Fragmento de texto ::
___

Con la mente en paz y un largo e imposible camino de puntiagudas espinas a su espalda, a sus 95 años, Edith Roth, sentada en su kibutz Nitzanim, da un testimonio a la vez sosegado y estremecedor de su infravida en los campos de concentración de Auschwitz-Birkenau y Bergen-Belsen. Su adolescencia fue una huida permanente para salir al final milagrosamente airosa gracias a una astucia increíble de la muerte segura que le tenían preparada monstruos como el doctor Mengele y otros especímenes, empeñados en conducirla a las cámaras de gas de cuyas chimeneas veía con horror salir el humo negro de los cuerpos de sus padres y de otros muchos judíos quemados vivos por el delirio nazi. Roth es la narradora en la primera novela de su nieta Meirav Kampeas-Riess (Israel, 1977), que acaba de publicar "El pequeño libro de los grandes valores" (Alienta), para ensalzar referentes morales dolorosamente perdidos y remover conciencias.

___

Tareas y ejercicios ::
A: Responde a estas preguntas sobre el texto dedicado a Edith Roth:
(i) ¿Cuántos años tiene Edith Roth?
(ii) ¿En qué campos de concentración estuvo?
(iii) ¿Qué libro acaba de publicar su nieta Meirav Kampeas-Riess?
B: Enumera todas las filas que contengan la cadena "furthest", teniendo en cuenta las mayúsculas y minúsculas.
El texto y las filas proceden de fuentes distintas.

Datos proporcionados ::
___

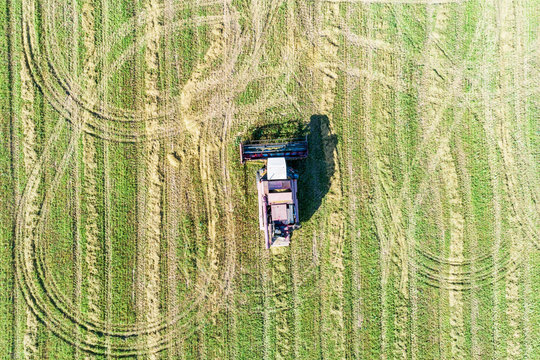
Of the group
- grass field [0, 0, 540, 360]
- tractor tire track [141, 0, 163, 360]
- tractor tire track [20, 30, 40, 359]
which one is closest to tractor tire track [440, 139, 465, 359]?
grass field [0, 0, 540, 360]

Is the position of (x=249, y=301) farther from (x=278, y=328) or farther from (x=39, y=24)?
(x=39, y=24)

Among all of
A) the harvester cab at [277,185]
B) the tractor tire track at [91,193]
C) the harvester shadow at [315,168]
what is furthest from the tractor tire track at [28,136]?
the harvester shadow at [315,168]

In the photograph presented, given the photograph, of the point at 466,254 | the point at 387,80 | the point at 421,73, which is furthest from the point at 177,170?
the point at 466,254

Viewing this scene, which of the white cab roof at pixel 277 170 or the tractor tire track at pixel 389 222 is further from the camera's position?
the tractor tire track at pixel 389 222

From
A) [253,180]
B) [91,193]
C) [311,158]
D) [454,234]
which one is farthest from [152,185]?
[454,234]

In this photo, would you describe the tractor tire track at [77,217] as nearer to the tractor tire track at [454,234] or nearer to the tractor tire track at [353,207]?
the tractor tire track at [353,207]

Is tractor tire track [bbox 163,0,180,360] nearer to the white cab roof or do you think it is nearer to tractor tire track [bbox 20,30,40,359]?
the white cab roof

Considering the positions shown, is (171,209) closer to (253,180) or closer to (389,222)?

___

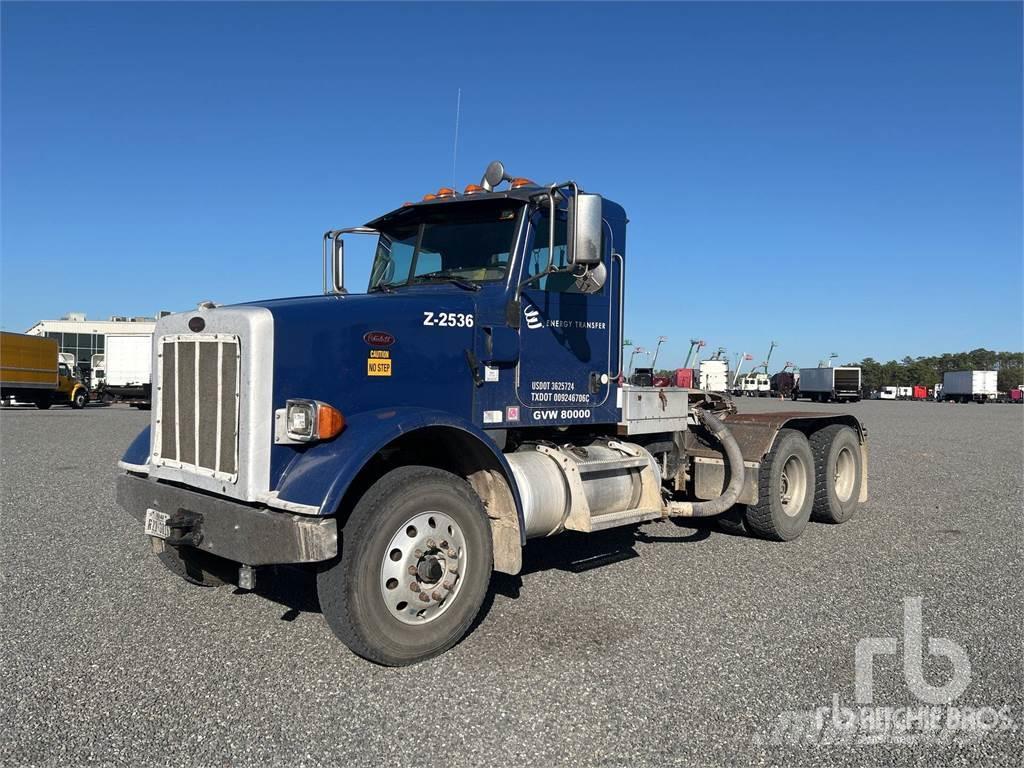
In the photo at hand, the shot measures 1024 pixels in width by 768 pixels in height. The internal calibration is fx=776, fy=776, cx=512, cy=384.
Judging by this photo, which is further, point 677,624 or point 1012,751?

___

Soluciones ::
A:
(i) Tiene 95 años.
(ii) Estuvo en Auschwitz-Birkenau y en Bergen-Belsen.
(iii) Acaba de publicar "El pequeño libro de los grandes valores".

B:
what is furthest from the tractor tire track at [28,136]?
In the photograph presented, given the photograph, of the point at 466,254 | the point at 387,80 | the point at 421,73, which is furthest from the point at 177,170?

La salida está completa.